‘Elephants’ by Lizzy Young
Exclusive video premiere of ‘Elephants’ and an interview with Lizzy Young.
Originally from the suburbs of Paris, Lizzy Young found her way through the Barcelona gutters to the streets of New York City bringing an eclectic Euro-American mix to her songs which are at once very personal and universal. She releases today the music video for single “Elephants”. The song is taken from her upcoming debut album ‘Coocoo Banana’ to be released on October 23 in LP and Digital formats via label GFY.
All tracks on the album were written and recorded in Brooklyn, New York and Brunnen, Switzerland, and mixed by Björn Magnusson of Specter Fix Studios in Brunnen. The album was mastered by Paul Gold of Salt Mastering in New York. The first single, God is Pink was released in January on Manimal records, a dizzying and trippy, bass- driven French dance song that the label called Shoegaze-Artpop.
“This album is about myself and everyone I love.”
Are you excited about the upcoming album?
Lizzy Young: As Warhol said, the idea of waiting for something makes it more exciting, and I feel like I have been waiting my whole life to have the courage to record my own music, but more importantly to share it to the world outside my own head. A dream “off” my dreams I would say. I have been jumping around like a 5 year old, dancing on 90’s hip hop. After being frightened with a life threatening sickness I decided it was now or never, and now is much better than never, right? This album is about myself and everyone I love.
Take a moment to talk about music that’s had an effect on your sound.
I grew up listening to a lot of soul music from my dad and used to dance a lot. I feel like from that I got this love of groove and beat. I can never start a song without a beat. Later on, I listened to a lot of Sonic Youth, Spiritualized, Suicide, Spacemen 3, TG, Psychic TV, Prince, Molly Nilsson, Wesley Willis, Princess Nokia, Ariel Pink, Mos Def, Erykah Badu, Mariah Carey, the list goes on…I never really think of what I want to sound like, I just make stuff and if I like it in my ears then I keep going. I love very simple minimal music, distorted sounds and some very well produced pop radio hits. But also poetry. Having an unstable life making very simple and repetitive music helps me stay grounded in a way, or safer, like I can control one thing very well. A Tony Conrad kind of feeling I guess.
Is your material set in stone by the time you record, or is it an ever-evolving process? Are there any songs from your past that you’d like to revisit or rework? Is your approach to laying down music a building block process?
No, my music is a spontaneous prose. Nothing is ever planned or very rarely. But if so, it would be the words. I just improvise and see where we go from there. I usually start with a beat, and slowly add on top. I remade three songs from the good ol’ days in this album. I used to record with my computer mic and they sounded pretty bad but I loved the tracks very much and wanted to do a part II, the come back, like Rocky.
Do you find yourself to be a perfectionist, in control, or do your ideas lead you, taking on a life of their own?

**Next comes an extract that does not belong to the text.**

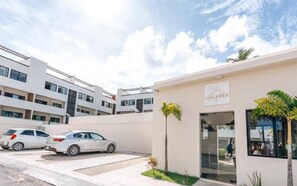 A modern building with a sign reading 'GALERIA' and a parking area with two white cars. - A magnificent oasis of peace just a few minutes from Bavaro Beach (Punta Cana)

I’m a perfectionist for sure but I absolutely let my ideas, or instincts might be a better word, lead me. I am very particular about the sounds I am producing. If I don’t like the sound I start all over again.
How does living in different cities and experiencing different cultures affect your music making?
It definitely affects my music, a lot of my inspiration comes from the streets, New York is full of music. It’s a huge party of flavors. The way I understand the world now is much more rich, you really get to understand people if you eat their food. And music is the food of love, that’s that.
“The music video was recorded on a toy camera in my friend’s barn on acid”
Today we are premiering ‘Elephants’. What’s the story behind it?
‘Elephants’ is the only song in French on the album, I wrote it years ago while I was bartending long nights in Brooklyn. It was the beginning of Instagram being popular and I felt that slowly we might just end up becoming images. That it will be the new way of presenting yourself. Images are everywhere all the time, it’s sickening, our thoughts are turning into square shape. That and also being heartbroken by the difficulty of being an artist in a society of money and bullshit. The music video was recorded on a toy camera in my friend’s barn on acid, at the end of last summer. I just finished recording my album in Switzerland and played a show to him and another friend that never showed up. We decided to film it.